Tens of thousands in Georgia demand Saakashvili’s release
Protesters demand release of Georgian ex-president and opposition leader, imprisoned upon return from exile in Ukraine.
Tens of thousands of Georgians have rallied in the capital Tbilisi to demand the release of jailed ex-president and opposition leader Mikheil Saakashvili.
Chanting Saakashvili’s nickname “Misha!” and waving national flags, demonstrators filled the city’s Freedom Square and main thoroughfare Rustaveli Avenue on Thursday, with an AFP correspondent estimating the crowd at more than 50,000 people.

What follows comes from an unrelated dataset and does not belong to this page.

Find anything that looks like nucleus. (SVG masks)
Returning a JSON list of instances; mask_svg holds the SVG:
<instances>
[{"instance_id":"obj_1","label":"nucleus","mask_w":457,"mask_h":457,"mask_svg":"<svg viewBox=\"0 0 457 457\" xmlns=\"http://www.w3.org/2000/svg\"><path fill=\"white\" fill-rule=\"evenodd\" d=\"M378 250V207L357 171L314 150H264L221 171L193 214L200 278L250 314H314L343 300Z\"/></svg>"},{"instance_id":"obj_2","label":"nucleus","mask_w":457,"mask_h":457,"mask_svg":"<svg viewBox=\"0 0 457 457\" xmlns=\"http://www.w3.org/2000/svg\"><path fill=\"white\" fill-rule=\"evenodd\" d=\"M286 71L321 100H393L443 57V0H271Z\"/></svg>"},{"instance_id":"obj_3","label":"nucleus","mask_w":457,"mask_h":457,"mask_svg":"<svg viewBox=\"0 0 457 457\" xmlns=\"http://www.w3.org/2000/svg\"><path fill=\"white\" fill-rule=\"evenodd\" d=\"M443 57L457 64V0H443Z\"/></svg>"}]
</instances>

Georgia’s president from 2004 to 2013, Saakashvili was arrested and imprisoned in early October upon his return from exile in Ukraine.

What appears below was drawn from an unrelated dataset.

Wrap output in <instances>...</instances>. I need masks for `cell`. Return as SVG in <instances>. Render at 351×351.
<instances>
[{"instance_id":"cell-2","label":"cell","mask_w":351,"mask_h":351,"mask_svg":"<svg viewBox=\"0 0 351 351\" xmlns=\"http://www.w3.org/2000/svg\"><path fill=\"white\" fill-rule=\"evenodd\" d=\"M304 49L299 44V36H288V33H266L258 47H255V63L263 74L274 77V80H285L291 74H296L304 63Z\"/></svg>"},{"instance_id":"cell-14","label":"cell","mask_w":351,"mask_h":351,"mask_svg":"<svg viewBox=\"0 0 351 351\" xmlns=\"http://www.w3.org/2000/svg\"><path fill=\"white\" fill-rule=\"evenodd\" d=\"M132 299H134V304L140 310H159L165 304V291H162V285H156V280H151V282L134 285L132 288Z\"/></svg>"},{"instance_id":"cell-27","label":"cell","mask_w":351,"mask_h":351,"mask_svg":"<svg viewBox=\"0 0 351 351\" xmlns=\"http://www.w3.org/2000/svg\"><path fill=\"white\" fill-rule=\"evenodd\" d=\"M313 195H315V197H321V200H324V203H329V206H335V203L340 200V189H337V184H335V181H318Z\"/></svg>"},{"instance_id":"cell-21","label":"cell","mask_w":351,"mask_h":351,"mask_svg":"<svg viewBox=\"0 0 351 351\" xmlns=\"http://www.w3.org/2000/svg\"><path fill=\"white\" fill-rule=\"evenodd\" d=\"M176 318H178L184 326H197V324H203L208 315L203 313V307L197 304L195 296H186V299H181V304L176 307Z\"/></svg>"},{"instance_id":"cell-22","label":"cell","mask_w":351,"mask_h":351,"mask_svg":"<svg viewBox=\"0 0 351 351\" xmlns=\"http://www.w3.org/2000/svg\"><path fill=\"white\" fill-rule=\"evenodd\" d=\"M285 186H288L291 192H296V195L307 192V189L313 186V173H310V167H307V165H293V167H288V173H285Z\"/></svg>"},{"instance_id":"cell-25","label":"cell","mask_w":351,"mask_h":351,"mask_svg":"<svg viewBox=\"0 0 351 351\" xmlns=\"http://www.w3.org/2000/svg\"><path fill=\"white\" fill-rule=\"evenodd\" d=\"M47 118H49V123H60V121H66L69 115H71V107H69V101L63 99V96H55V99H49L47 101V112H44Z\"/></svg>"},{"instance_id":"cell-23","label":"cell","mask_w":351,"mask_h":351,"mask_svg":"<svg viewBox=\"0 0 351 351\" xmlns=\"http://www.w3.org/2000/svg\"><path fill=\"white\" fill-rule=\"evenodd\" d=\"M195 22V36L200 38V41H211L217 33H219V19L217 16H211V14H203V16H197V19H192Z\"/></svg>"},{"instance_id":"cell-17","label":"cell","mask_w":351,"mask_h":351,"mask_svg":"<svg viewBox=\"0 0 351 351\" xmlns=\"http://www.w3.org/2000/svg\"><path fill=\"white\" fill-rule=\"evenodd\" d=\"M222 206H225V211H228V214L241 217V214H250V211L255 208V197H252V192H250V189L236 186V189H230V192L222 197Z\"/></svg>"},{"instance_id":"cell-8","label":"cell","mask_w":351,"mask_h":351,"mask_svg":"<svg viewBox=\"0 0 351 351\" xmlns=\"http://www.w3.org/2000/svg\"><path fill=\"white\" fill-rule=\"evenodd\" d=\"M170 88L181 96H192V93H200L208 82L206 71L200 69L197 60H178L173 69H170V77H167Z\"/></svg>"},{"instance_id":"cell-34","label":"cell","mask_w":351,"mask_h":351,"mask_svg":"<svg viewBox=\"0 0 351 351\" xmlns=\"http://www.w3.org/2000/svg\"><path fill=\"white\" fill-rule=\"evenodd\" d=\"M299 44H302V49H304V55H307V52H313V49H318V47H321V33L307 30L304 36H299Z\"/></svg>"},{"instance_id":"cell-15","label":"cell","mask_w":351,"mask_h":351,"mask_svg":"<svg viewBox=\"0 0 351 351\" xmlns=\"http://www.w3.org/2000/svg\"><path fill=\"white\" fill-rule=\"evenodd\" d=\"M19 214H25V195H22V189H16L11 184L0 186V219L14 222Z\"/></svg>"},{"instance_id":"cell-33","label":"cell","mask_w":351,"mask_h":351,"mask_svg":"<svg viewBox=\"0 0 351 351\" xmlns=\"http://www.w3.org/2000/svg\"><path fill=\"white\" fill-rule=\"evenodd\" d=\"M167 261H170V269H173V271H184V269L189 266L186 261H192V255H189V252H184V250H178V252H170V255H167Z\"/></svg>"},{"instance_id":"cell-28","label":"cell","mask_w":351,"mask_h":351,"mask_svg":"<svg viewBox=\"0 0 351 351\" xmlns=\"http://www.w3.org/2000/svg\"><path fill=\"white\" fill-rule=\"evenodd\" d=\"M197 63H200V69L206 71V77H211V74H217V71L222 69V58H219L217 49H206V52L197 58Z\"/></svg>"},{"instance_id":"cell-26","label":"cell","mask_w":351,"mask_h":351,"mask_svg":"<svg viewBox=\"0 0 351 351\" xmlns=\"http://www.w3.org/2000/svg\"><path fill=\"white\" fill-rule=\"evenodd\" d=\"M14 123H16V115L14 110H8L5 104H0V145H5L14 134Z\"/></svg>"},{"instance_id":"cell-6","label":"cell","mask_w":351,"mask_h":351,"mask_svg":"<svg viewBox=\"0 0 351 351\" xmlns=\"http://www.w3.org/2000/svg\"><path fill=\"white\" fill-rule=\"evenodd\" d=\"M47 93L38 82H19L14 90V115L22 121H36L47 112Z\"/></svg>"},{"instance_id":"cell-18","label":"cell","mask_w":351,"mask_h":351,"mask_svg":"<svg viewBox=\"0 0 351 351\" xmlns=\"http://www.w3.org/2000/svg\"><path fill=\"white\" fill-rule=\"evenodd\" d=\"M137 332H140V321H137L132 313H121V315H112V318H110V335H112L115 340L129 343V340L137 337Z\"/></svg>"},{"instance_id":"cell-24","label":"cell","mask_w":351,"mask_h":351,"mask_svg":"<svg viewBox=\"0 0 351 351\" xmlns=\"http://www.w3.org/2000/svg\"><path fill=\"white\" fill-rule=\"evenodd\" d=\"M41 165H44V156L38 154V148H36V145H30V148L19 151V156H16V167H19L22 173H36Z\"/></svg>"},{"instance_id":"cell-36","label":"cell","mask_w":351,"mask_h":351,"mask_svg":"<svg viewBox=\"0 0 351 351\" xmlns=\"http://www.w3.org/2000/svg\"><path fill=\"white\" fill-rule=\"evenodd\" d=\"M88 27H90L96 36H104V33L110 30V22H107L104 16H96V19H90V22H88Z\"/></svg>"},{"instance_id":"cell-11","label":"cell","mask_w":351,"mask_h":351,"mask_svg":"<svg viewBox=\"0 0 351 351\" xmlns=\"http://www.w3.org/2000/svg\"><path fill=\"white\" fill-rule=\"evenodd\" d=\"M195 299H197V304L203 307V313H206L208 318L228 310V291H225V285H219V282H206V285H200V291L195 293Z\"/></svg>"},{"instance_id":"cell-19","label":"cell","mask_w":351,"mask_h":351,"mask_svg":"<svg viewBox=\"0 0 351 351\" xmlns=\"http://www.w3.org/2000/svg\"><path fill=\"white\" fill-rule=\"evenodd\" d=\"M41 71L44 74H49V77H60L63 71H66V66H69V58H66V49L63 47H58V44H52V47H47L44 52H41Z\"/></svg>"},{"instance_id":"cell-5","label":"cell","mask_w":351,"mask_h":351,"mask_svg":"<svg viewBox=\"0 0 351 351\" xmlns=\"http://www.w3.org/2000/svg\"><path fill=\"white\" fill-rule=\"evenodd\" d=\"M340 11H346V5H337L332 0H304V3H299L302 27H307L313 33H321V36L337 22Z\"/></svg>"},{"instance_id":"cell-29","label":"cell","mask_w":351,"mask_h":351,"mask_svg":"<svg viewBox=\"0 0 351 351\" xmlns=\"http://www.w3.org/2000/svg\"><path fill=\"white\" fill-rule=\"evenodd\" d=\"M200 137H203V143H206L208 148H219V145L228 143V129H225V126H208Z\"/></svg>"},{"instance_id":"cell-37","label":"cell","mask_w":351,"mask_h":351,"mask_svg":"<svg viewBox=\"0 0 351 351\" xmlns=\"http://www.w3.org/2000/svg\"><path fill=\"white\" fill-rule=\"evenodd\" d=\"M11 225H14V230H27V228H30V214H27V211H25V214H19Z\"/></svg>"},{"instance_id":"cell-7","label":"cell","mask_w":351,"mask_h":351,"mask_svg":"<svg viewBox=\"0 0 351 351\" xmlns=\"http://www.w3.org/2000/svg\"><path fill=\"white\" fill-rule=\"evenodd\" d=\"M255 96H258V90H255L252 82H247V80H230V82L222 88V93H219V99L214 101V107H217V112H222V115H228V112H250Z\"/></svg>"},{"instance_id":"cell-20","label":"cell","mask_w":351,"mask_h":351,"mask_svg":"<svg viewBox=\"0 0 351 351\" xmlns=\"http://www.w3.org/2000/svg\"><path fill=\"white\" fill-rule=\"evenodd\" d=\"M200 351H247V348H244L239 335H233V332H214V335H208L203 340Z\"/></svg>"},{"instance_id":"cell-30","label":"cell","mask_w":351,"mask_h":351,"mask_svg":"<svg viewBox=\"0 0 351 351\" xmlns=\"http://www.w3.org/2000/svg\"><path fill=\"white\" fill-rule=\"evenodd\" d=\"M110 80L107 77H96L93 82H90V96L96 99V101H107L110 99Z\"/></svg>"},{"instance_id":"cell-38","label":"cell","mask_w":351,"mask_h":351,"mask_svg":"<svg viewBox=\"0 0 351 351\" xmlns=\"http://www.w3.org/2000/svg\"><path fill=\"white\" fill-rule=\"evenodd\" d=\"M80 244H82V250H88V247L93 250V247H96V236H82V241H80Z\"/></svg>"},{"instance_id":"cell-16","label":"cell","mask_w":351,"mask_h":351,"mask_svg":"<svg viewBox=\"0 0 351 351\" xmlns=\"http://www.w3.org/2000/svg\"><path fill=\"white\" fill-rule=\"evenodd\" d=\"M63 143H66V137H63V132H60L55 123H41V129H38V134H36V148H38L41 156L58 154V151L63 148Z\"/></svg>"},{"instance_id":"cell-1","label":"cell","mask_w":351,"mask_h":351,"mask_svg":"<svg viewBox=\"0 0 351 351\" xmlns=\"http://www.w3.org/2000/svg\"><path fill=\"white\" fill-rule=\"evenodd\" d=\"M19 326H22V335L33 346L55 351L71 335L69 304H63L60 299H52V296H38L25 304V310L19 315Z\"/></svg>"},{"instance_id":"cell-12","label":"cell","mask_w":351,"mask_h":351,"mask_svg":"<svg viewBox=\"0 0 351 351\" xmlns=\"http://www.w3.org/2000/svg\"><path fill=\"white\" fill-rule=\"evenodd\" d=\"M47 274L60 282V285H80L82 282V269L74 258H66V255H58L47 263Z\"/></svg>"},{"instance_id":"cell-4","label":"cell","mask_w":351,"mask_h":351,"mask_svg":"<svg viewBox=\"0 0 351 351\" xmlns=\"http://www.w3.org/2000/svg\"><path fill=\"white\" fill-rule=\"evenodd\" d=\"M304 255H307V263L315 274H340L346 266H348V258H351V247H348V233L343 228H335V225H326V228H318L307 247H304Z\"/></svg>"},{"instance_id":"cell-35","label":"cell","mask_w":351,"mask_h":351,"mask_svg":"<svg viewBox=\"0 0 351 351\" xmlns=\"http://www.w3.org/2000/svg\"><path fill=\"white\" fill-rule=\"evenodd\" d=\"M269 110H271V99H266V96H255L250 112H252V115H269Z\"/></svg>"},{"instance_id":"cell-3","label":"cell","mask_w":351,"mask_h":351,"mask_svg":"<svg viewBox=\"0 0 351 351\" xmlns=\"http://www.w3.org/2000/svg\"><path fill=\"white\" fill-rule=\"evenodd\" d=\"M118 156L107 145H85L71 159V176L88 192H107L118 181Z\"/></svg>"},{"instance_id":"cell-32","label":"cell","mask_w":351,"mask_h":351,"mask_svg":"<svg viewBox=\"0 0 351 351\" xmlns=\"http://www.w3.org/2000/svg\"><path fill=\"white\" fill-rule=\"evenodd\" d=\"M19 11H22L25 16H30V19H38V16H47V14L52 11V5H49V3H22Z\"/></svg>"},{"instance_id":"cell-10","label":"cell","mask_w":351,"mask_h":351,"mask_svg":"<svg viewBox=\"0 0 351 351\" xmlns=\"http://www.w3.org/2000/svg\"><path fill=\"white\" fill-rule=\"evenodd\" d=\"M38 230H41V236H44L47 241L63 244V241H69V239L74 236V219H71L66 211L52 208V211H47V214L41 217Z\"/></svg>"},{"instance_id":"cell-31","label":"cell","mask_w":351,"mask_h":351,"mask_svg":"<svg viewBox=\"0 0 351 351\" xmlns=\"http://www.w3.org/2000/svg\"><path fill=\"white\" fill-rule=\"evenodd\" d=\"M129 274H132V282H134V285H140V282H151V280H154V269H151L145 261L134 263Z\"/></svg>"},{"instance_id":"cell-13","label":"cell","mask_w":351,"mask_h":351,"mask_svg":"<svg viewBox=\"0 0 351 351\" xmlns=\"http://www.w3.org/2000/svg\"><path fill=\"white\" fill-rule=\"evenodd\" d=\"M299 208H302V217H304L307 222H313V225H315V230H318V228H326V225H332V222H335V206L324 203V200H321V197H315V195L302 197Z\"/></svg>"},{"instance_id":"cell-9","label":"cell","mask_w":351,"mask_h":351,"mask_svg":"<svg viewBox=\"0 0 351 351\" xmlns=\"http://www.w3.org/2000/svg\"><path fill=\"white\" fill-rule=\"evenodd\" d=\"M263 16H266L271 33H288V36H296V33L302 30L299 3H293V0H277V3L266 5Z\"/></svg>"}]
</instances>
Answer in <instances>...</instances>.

The 53-year-old founder of Georgia’s main opposition force, the United National Movement, has declared a hunger strike and doctors have expressed concern about his deteriorating health.
“He has a problem with movement, he is moving a little bit slower and his situation is worsening every day,” Dito Sadzaglishvili, Saakashvili’s lawyer told Al Jazeera.
The flamboyant pro-Western reformer was convicted in absentia on charges of abuse of office and sentenced to six years in prison in 2018. He has denied wrongdoing.
Another of Saakashvili’s lawyers, Nika Gvaramia, read out an address to the crowd, calling for the government linked to his main rival – powerful tycoon Bidzina Ivanishvili – to be “destroyed”.
“Georgia must return to its pro-Western path and become a beacon of democracy, reforms and development,” the letter said.
“It is time to save Georgia through our national unity and reconciliation.”
On Thursday morning, kilometres-long motorcades carrying Saakashvili supporters headed to Tbilisi from across the country, the independent Pirveli TV station reported.
Busloads of riot police were deployed outside the parliament building before the protest.
Saakashvili has called on his supporters to mobilise against Ivanishvili, who founded the governing Georgian Dream party and is widely believed to be the top decision-maker in the country.
Vote controversy
Saakashvili was stripped of his Georgian passport after he acquired Ukrainian nationality in 2016 and went on to head a government agency steering reforms in that country.
Ukrainian President Volodymyr Zelenskyy has said he will press for Saakashvili’s release, but Georgia’s Prime Minister Irakli Garibashvili has ruled out sending the former leader to Ukraine.
In televised remarks that sparked an outcry among Saakashvili’s supporters, Garibashvili said the ex-president “had to leave politics or we had to detain him”.
The government has said Saakashvili’s hunger strike is political theatre before the second round of mayoral elections at the end of the month.
“The circus and show that we’ve seen going on these last few days of course serves only one purpose,” Garibashvili told Al Jazeera.
“It’s the task of President Saakashvili to raise the temperature in some way. His party knows that in the second round of elections they’ll lose everywhere so they try to show the public that President Saakashvili is seriously ill.”
Some analysts believed that Saakashvili’s return was ill-timed.
“Everybody knows he’s power-hungry and I think that also scares some voters from supporting him,” Kornely Kakachia, of the Georgian Institute of Politics, told Al Jazeera.
“So far, what we’ve seen is that he doesn’t have that much support to either initiate a new uprising or revolution here. Also importantly, he doesn’t have so much international support as he used to have,” Kakachia said.
The prosecution of Saakashvili and many of his allies by the current government has prompted concerns in the West. The United States has hinted at possible sanctions against Georgian officials over the country’s backsliding on democracy.
“Georgia’s western allies worry that Saakashvili’s arrest is politically motivated but they also warned him about returning home and destabilising an already divided electorate,” Al Jazeera’s Robin Forestier Walker said, reporting from Rustavi, where the president is imprisoned.
His detention deepened a protracted political crisis in Georgia, where opposition parties decried widespread fraud in last year’s parliamentary elections, narrowly won by Georgian Dream.
Saakashvili’s return to Georgia came just in advance of local elections, which international observers said had been marred by widespread and consistent allegations of pressure on candidates.
The vote handed an easy win to the governing party, which was accused by the opposition of fraud.